Qatar Airways is operating ‘ghost flights’ with almost-empty Boeing 777 in Australia

AIRLIVE
5 Min Read

Qatar Airways has reportedly been operating near-empty passenger jets between Melbourne and Adelaide to skirt restrictions on its number of flights to major airports in Australia.

These ‘ghost flights’ sometimes even have no passengers, as per The Guardian report.

Qatar Airways has been flying near-empty and sometimes entirely empty large passenger jets every day between Melbourne and Adelaide to exploit a loophole allowing it to run extra flights to Australia.

Qatar’s ghost flights – an open secret within the aviation sector – are “taking the piss” out of Australia’s strict aviation laws, industry sources say.

The Qatari-government owned airline is currently limited to running 28 weekly services into Australia’s four major airports – Melbourne, Sydney, Brisbane and Perth – allowing it to run once-daily return flights from Doha into each of these cities.

However, under the existing bilateral agreement, there is no limit placed on how many services Qatar is able to run to non-major airports.

In November 2022, Qatar Airways introduced a second daily, non-stop flight between Doha and Melbourne, but with Adelaide registered as its destination and departure port in Australia.

By flying the 354-seater Boeing 777-300ers between Melbourne and Adelaide, it means the airline does not exceed the 28 weekly services into major airports it is allowed to operate under the existing bilateral agreement.

However, the airline is not permitted to sell tickets on the leg between Melbourne and Adelaide to domestic passengers under Australia’s aviation laws. It can only carry the few international passengers booked through to Doha who have chosen the two-legged route instead of the separate daily non-stop flight between Adelaide and Doha that Qatar Airways also operates.

Qatar’s QR988 arrives from Doha into Melbourne at 11.30pm each night and almost all passengers disembark. However, any passengers booked to stay on the plane for the Adelaide leg must endure a six-hour layover in Tullamarine airport’s international terminal before the flight departs at 5.35am, because of Adelaide airport’s 11pm to 6am curfew.

The QR989, which flies the outbound direction to Doha, departs Adelaide at 11.40am each day, lands in Melbourne 1hr 30min later, and travellers have a shorter 1hr 45min layover in the international terminal before the majority of passengers board for the non-stop flight to Doha.

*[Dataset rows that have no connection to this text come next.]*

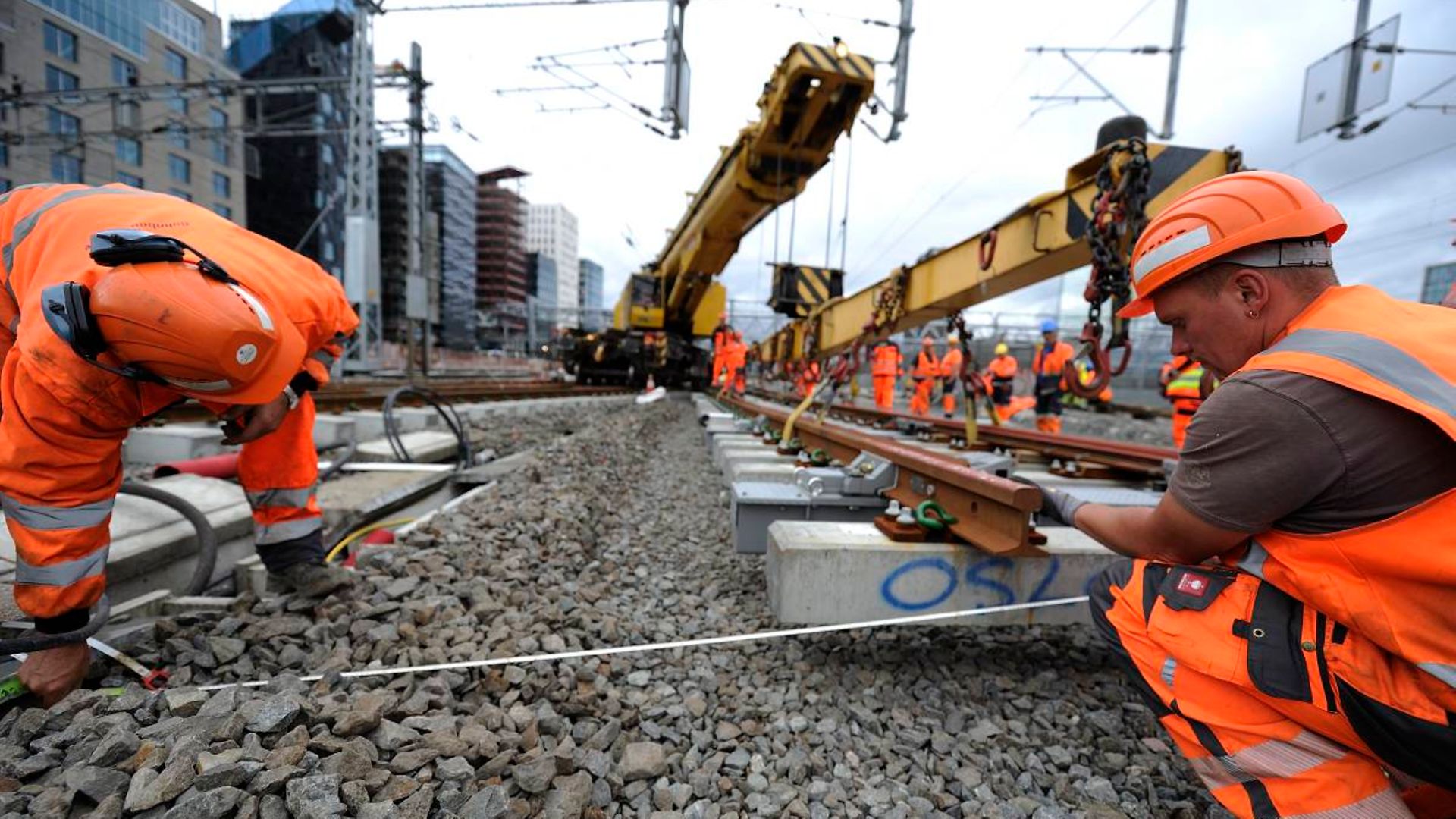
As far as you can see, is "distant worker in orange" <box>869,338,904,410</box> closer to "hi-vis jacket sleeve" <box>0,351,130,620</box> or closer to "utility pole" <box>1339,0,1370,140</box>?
"utility pole" <box>1339,0,1370,140</box>

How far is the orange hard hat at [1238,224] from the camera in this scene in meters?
1.23

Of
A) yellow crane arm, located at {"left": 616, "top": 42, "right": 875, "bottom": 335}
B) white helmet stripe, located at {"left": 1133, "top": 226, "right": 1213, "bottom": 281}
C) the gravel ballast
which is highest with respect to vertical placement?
yellow crane arm, located at {"left": 616, "top": 42, "right": 875, "bottom": 335}

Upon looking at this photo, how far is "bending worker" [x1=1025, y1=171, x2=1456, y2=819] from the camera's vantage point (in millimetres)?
1031

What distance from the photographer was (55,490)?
5.01 ft

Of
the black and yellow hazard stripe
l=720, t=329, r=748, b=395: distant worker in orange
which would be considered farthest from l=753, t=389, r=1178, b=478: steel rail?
l=720, t=329, r=748, b=395: distant worker in orange

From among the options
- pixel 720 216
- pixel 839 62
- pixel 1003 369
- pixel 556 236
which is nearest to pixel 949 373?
pixel 1003 369

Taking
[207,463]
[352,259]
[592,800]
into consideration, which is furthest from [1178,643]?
[352,259]

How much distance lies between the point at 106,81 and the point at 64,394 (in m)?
11.9

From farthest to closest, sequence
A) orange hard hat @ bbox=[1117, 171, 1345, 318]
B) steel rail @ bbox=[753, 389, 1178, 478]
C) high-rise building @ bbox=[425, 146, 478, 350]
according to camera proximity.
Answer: high-rise building @ bbox=[425, 146, 478, 350], steel rail @ bbox=[753, 389, 1178, 478], orange hard hat @ bbox=[1117, 171, 1345, 318]

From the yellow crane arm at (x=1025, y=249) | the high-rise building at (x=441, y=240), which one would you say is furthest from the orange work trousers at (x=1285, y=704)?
the high-rise building at (x=441, y=240)

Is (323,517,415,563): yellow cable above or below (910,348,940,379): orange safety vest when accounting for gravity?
below

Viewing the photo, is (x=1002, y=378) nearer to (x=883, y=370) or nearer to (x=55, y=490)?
(x=883, y=370)

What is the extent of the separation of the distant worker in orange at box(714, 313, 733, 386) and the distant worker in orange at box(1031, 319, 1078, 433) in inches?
265

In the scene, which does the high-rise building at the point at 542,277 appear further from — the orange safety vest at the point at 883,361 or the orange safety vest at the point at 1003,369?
the orange safety vest at the point at 1003,369
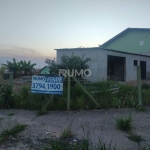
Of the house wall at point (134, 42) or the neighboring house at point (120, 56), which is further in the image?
the house wall at point (134, 42)

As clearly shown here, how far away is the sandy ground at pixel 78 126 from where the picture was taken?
10.4 feet

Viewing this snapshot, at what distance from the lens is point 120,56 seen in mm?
16812

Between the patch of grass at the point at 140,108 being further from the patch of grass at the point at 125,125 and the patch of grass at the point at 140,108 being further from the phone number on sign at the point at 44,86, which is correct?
the phone number on sign at the point at 44,86

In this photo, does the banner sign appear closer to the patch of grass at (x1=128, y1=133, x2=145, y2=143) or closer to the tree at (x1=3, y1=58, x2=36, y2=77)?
the patch of grass at (x1=128, y1=133, x2=145, y2=143)

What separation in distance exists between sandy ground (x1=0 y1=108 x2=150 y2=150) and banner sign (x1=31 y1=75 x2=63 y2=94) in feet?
2.50

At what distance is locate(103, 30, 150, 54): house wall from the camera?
2410 cm

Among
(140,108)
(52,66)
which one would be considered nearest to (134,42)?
(52,66)

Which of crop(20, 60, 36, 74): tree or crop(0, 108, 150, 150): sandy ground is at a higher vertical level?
crop(20, 60, 36, 74): tree

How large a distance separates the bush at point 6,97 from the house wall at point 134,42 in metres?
22.1

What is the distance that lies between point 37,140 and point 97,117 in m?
2.10

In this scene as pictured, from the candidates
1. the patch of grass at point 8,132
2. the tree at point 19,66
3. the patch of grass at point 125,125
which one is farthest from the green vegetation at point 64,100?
the tree at point 19,66

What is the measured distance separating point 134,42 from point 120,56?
34.9ft

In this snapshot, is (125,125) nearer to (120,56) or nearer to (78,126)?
(78,126)

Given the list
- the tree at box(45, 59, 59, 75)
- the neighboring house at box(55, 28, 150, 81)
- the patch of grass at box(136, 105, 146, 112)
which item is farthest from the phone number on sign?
the neighboring house at box(55, 28, 150, 81)
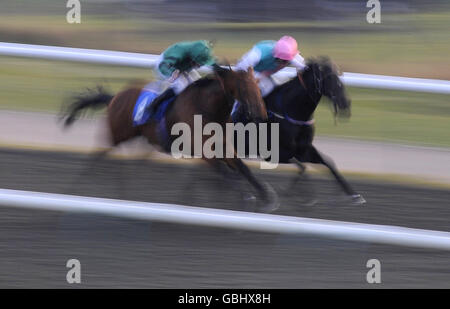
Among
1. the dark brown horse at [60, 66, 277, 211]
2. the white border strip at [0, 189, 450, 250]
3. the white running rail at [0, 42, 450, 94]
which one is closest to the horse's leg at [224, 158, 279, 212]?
the dark brown horse at [60, 66, 277, 211]

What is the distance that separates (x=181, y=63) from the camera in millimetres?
6043

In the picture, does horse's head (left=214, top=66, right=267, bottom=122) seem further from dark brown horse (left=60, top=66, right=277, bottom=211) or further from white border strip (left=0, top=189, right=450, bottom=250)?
white border strip (left=0, top=189, right=450, bottom=250)

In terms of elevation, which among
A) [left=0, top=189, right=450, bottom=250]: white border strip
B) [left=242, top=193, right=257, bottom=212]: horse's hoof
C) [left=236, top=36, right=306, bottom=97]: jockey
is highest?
[left=236, top=36, right=306, bottom=97]: jockey

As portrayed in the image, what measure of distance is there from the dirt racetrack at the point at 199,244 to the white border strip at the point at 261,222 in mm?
521

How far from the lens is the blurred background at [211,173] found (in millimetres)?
4832

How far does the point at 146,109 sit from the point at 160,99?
0.12m

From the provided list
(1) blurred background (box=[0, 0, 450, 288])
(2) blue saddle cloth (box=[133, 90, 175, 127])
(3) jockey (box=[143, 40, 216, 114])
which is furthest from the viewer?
(2) blue saddle cloth (box=[133, 90, 175, 127])

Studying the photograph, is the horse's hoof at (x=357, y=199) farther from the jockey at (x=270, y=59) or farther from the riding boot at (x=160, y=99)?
the riding boot at (x=160, y=99)

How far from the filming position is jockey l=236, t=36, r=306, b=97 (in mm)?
6219

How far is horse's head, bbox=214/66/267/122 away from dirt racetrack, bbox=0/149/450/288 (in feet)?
2.24

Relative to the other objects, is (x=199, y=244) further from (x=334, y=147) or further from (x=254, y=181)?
(x=334, y=147)

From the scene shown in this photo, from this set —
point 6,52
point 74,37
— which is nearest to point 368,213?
point 6,52
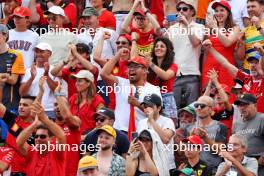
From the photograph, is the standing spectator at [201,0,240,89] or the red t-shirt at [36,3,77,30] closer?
the standing spectator at [201,0,240,89]

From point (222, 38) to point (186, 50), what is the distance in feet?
2.60

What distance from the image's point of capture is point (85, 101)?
20.1 meters

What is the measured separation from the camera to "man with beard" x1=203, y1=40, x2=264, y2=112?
19922 millimetres

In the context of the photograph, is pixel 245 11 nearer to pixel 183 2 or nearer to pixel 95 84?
pixel 183 2

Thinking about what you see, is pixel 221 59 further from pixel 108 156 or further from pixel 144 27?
pixel 108 156

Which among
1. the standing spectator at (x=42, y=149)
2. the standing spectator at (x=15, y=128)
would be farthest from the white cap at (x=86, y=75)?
the standing spectator at (x=42, y=149)

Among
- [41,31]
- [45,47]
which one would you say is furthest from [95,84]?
[41,31]

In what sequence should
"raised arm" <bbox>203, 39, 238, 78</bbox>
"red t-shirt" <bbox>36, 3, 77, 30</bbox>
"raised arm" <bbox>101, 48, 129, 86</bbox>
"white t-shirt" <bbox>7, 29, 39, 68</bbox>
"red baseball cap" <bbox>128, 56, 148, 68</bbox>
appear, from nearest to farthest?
1. "red baseball cap" <bbox>128, 56, 148, 68</bbox>
2. "raised arm" <bbox>101, 48, 129, 86</bbox>
3. "raised arm" <bbox>203, 39, 238, 78</bbox>
4. "white t-shirt" <bbox>7, 29, 39, 68</bbox>
5. "red t-shirt" <bbox>36, 3, 77, 30</bbox>

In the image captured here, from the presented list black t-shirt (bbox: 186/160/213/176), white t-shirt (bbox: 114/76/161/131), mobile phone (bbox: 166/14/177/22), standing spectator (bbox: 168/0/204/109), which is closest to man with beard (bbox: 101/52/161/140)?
white t-shirt (bbox: 114/76/161/131)

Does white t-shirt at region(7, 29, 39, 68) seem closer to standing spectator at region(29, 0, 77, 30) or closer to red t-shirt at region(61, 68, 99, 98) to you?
red t-shirt at region(61, 68, 99, 98)

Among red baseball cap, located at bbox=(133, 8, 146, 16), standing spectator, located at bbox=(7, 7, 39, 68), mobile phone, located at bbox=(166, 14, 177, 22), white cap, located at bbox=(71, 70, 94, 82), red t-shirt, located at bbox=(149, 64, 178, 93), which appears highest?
red baseball cap, located at bbox=(133, 8, 146, 16)

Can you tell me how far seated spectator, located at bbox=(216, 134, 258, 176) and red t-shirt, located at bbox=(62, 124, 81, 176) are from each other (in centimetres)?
220

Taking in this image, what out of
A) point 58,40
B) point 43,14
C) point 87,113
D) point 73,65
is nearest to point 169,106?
point 87,113

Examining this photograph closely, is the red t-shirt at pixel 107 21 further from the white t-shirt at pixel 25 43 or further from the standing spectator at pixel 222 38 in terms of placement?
the standing spectator at pixel 222 38
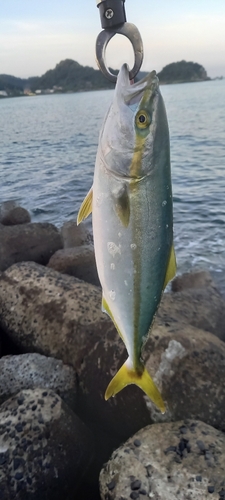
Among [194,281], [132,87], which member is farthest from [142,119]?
[194,281]

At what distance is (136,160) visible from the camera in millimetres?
2166

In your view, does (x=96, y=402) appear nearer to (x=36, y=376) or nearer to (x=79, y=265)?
(x=36, y=376)

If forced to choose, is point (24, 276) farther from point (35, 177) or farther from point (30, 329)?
point (35, 177)

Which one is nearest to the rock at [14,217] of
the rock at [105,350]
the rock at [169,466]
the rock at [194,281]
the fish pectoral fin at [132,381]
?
the rock at [194,281]

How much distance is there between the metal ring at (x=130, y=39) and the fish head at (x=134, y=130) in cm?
9

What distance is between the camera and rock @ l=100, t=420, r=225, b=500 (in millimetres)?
3012

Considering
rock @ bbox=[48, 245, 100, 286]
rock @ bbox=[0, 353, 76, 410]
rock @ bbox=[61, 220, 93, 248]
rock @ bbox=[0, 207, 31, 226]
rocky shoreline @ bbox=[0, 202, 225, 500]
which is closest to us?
rocky shoreline @ bbox=[0, 202, 225, 500]

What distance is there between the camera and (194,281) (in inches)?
284

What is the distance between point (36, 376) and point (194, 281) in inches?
141

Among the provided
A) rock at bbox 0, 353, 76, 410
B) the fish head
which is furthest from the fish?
rock at bbox 0, 353, 76, 410

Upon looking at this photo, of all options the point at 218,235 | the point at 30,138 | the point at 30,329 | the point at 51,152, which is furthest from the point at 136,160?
→ the point at 30,138

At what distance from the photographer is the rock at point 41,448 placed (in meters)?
3.28

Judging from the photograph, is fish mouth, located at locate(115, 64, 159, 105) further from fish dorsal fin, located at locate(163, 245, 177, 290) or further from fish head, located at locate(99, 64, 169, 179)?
fish dorsal fin, located at locate(163, 245, 177, 290)

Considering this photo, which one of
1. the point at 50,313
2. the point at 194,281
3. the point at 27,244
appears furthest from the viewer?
the point at 27,244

Passenger numbers on the 354-seat aircraft average in the single digits on the inbound QR988 leg from Melbourne to Adelaide with the overnight layover, according to Guardian analysis of government flight data and confirmed by sources with knowledge of the flights. This flight sometimes carries no passengers at all.

The outbound QR989 Adelaide to Melbourne service has proved slightly more popular with travellers to Adelaide – there are between 20 and 35 passengers on this flight on average, according to the analysis.

Patronage is so low on both Melbourne-Adelaide legs of these trips they are considered ghost flights – the term for a usually loss-making service operated with zero passengers or fewer than 10% capacity in order to meet an obligation.

The separate, non-stop flight between Doha and Adelaide that Qatar Airways flies as part of its Auckland-Doha service is a significantly more popular option with Adelaide travellers, the government data shows.

While flights with a secondary port can encourage global airlines to better serve smaller cities in Australia, the scheduling of QR988 and QR989 have led to a view within the aviation sector that they are primarily functioning as second daily Melbourne services, multiple sources say.

Such was the case that when Qatar Airways launched the flights in November, it was not selling tickets on the Melbourne-Adelaide legs to international passengers for the initial weeks of the service. The overnight layover was originally more than 11 hours.

Frustrated by Qatar exploiting the loophole, the Department of Infrastructure and Transport placed a condition on the timetable approval “for these flights on this route that they must be available for sale for passengers and cargo arriving and departing from Adelaide”, a spokesperson for the transport minister, Catherine King, said.